**Exercise details:** Switch "farthest" to "closest" throughout the records below and write them out again with nothing else altered, omitting the pictures.

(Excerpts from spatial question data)
Begin
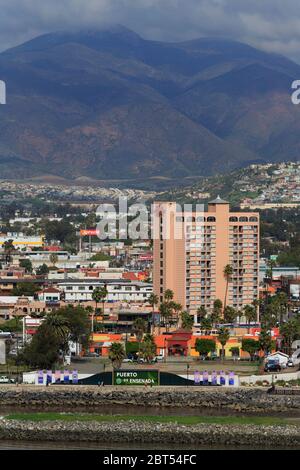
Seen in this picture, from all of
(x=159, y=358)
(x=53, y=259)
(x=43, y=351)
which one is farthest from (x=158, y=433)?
End
**Solution for this problem:**
Seen in this picture, from all of
(x=159, y=358)
(x=53, y=259)
(x=43, y=351)
which one is closest from (x=158, y=433)?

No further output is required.